Falando no humor, as diferenças culturais são brilhantemente exploradas. Logo no início, Mac e Oldsen resgatam um coelho machucado e, quando menos esperam, sem terem a menor ideia, saboreiam o pobre coitado. Em outro momento, o protagonista pede para o Padre local guardar um segredo, o que, obviamente, é impossível, já que estamos falando de uma ilha onde todos sabem tudo que acontece – as pessoas correndo ao fundo é um toque genial.

Mac não faz a barba, não se preocupa com possíveis promoções ou com o seu Porsche, nem é engolido pelo edifício comercial. Ele ri ao lado de pescadores, vislumbra o amor verdadeiro, fica bêbado e dança valsa na festa de comemoração. Stella, mulher de Urqhart, é quem chama a sua atenção e, sem que ele exponha seus sentimentos, notamos em olhares e em rápidos sorrisos que algo mudou em seu coração.

Não, o protagonista não se declara, nem vive um romance proibido, apenas sente, pela primeira vez, que a vida pode ser mais do que salários exorbitantes e salas cheias de executivos. Completamente bêbado, Mac chega a falar para Urqhart que deseja ficar na ilha com Stella, todavia, inteligente e humano, o roteiro não leva a situação a sério, a tratando exclusivamente como uma conversa entre amigos “levemente alcoolizados”.

O encantamento de Mac é traduzido pelo cineasta Bill Forsyth e pelo diretor de fotografia, que admiram as paisagens bucólicas da ilha através de planos gerais estonteantes. A sequência dos meteoritos e a da aurora boreal são de uma rara exuberância e o uso de contraluz coloca o protagonista na posição de espectador, um apreciador daquilo que nunca tinha visto e julgava ser impossível. O corte nos leva ao frenesi de Houston, ratificando o porquê da vontade de Mac de permanecer ali.

A direção de arte, tirando a cabine telefônica, foge de cores quentes, o que não reforça melancolia, mas a simplicidade de um lugar em que as coisas são genuínas e a diversão advém de seu estado de espírito. Por outro lado, em Houston, a sala de Happer é enorme e acoplada à tecnologia.

Os moradores querem ficar ricos e Mac quer abandonar as garantias de uma existência segura… queremos aquilo que não temos, aquilo que desconhecemos.

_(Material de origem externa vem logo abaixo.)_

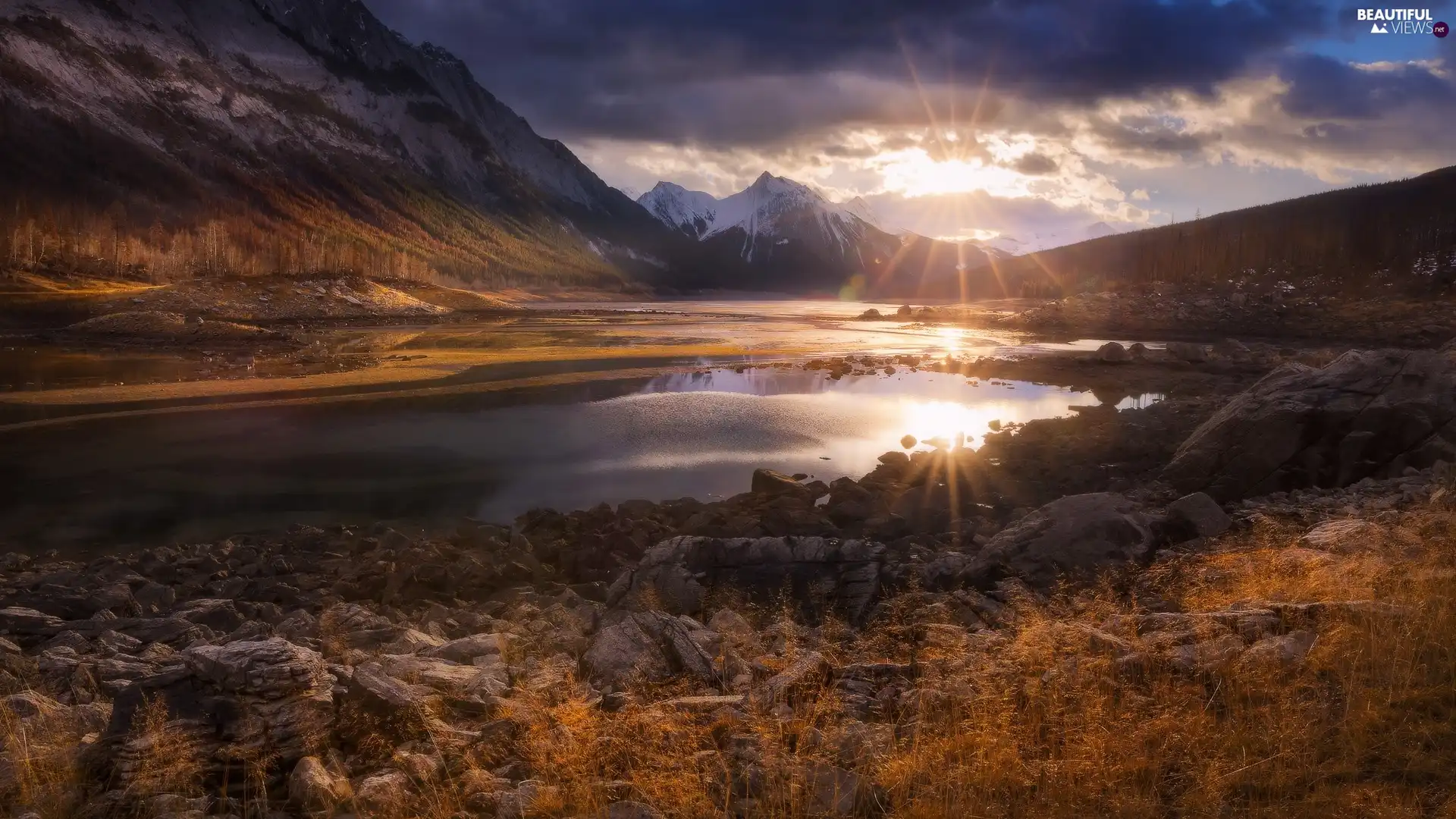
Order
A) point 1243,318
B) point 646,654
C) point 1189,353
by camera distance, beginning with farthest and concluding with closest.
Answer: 1. point 1243,318
2. point 1189,353
3. point 646,654

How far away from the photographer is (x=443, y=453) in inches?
1053

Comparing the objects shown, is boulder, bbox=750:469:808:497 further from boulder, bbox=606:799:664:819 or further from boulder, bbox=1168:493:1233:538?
boulder, bbox=606:799:664:819

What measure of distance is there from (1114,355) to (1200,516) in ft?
142

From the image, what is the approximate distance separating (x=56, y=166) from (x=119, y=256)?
56.7 m

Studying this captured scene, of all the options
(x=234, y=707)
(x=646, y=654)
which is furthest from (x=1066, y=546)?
(x=234, y=707)

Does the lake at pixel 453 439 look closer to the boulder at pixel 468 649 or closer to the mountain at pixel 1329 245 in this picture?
the boulder at pixel 468 649

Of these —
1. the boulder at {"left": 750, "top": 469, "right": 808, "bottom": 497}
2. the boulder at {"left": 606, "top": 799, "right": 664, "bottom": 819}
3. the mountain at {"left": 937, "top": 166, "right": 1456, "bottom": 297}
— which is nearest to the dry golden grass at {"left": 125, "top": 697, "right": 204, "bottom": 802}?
the boulder at {"left": 606, "top": 799, "right": 664, "bottom": 819}

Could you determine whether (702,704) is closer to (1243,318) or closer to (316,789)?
(316,789)

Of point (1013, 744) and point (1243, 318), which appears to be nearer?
point (1013, 744)

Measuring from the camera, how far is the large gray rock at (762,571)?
12414 millimetres

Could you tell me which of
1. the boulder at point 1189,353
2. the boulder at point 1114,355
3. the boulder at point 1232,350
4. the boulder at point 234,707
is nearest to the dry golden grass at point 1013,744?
the boulder at point 234,707

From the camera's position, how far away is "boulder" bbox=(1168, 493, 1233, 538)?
1333cm

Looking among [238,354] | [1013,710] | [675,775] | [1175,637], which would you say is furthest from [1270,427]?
[238,354]

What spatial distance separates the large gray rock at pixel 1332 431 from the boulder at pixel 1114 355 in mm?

O roteiro ainda dá espaço para Oldsen e Marina, uma bióloga, desenvolverem uma relação que, além de adorável, é fundamental na concepção daquele universo. Por último, Happer, cansado de seu psicólogo maluco e de petróleo, vai a ilha, fica amigo do único senhor que não concorda com o negócio e decide abortar a missão, abrindo, em vez de uma refinaria, um instituto científico.

Burt Lancaster é sempre um intérprete incrível de se observar, no entanto, o principal destaque do elenco é Peter Riegert, que transmite uma série de emoções e atravessa um arco considerável com um minimalismo admirável.

A trilha sonora de Mark Knopfler, lindíssima e discreta, sintetiza a obra. Aliás, seguindo com Dire Straits, “Local Hero”, se comparado a uma música da banda, seria “Love Over Gold”: é bonito, poético, singelo e não tem pressa para chegar ao desfecho, sendo esse o seu grande êxito.